Fig 4. Histogram representing the percentage of patients in each group with both GDF-15 and FGF-21above cut-off values, GDF-15 or FGF-21 elevated or both factors within normal values.

Fig 4

Experimentally induced mitochondrial dysfunction increases FGF-21 expression and release in muscle cells

Considering the above data in patients, we determined whether mitochondrial dysfunction affects GDF-15 gene expression in muscle cells. To this end, we treated C2C12 myotubes with drugs that act at distinct sites of the respiratory chain/oxidative phosphorylation system. Drugs were used at concentrations that did not cause significant cytotoxicity in myotubes and caused an induction of FGF-21 gene expression and release [18]. Treatment with the ATP synthase inhibitor oligomycin (0.1 μM) or with the complex III inhibitor antimycin A (10 μM) for 24 h caused a dramatic induction of GDF-15 gene expression, as well as of FGF-21 gene expression (Fig 5A). In parallel experiments, the effects of oligomycin and antimycin A were determined in human LHCN-M2 myotubes. Similarly to the results obtained in mouse myogenic cells, oligomycin and antimycin A induced a significant increase in GDF15 mRNA expression in human LHCN-M2 myotubes, as well as of FGF21 mRNA (Fig 5B). Correlation analysis settings indicated a highly significant correlation between the extent of GDF15 mRNA expression and FGF21 mRNA expression in cells under the distinct experimental settings both in mouse and humans muscle cells (Fig 5). Treatment of C2C12 myotubes with oligomycin for 24h resulted in a marked increase in GDF15 protein levels released to the cell culture medium (Fig 5) and there was a minor but significant increase due to the treatment with antimycin (Fig 5D). As for mRNA, protein levels of FGF21 and GDF15 released to the cell culture medium in the experimental conditions tested showed a significant correlation (Fig 6).
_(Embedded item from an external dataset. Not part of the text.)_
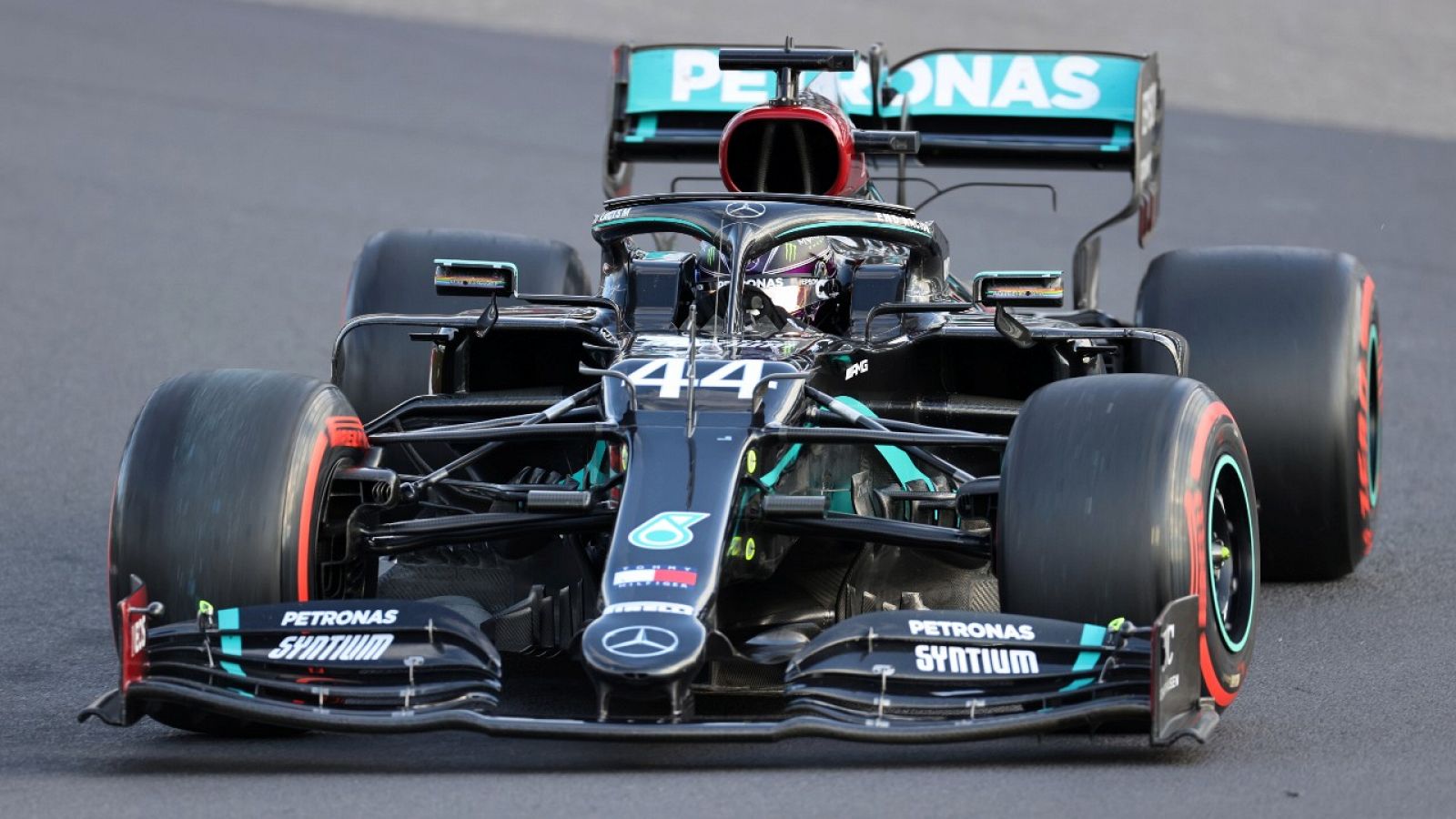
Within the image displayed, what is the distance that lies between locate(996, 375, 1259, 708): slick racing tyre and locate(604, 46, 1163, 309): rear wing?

However, no significant effects on GDF15 protein accumulation were found in the LHCN-M2 cell model (data not shown).

Fig 5. Effects of experimentally induced mitochondrial dysfunction on GDF-15 mRNA expression and GDF15 protein release in muscle cells.

Fig 5

GDF15 mRNA and FGF21 mRNA levels in C2C12 myotubes (A) or LHCN myotubes (B), and correlation between GDF-15 mRNA levels and FGF21 mRNA levels (C) in the experimental settings in C2C12 cells (up) and LHCN cells (down). GDF-15 protein concentrations in C2C12 cell culture medium (D). Bars are means ±S.E.M. from 4–6 independent experiments. *p <0.05, **p <0.01, ***p <0.001, relative to untreated controls. # p <0.05, relative to corresponding condition non-treated with Trolox. R and P values are shown in the correlation panel C.

Fig 6. Correlation analysis between GDF-15 and FGF-21 protein levels.

Fig 6

in the conditioned medium of C2C12 cells treated with respiratory chain inhibitors.

Previous studies have shown that reactive oxygen species (ROS) production is involved in the induction of FGF21 expression by experimental mitochondrial dysfunction [18]. Effectively, treatment of myotubes with the ROS scavenger Trolox blunted oligomycin- and antimycin-induced FGF21 expression. In contrast, the induction of GDF-15 by the mitochondrial function inhibitors was insensitive to the presence of the ROS scavenger (Fig 4A). Other ROS scavengers such as ascorbic acid or N-acetyl cysteine were also unable to blunt the induction of GDF-15 expression in response to oligomycin or antimycin (data not shown). Thus, in contrast with FGF-21, intracellular mechanisms other than enhanced ROS induction account for the GDF-15 induction in response to altered mitochondrial function.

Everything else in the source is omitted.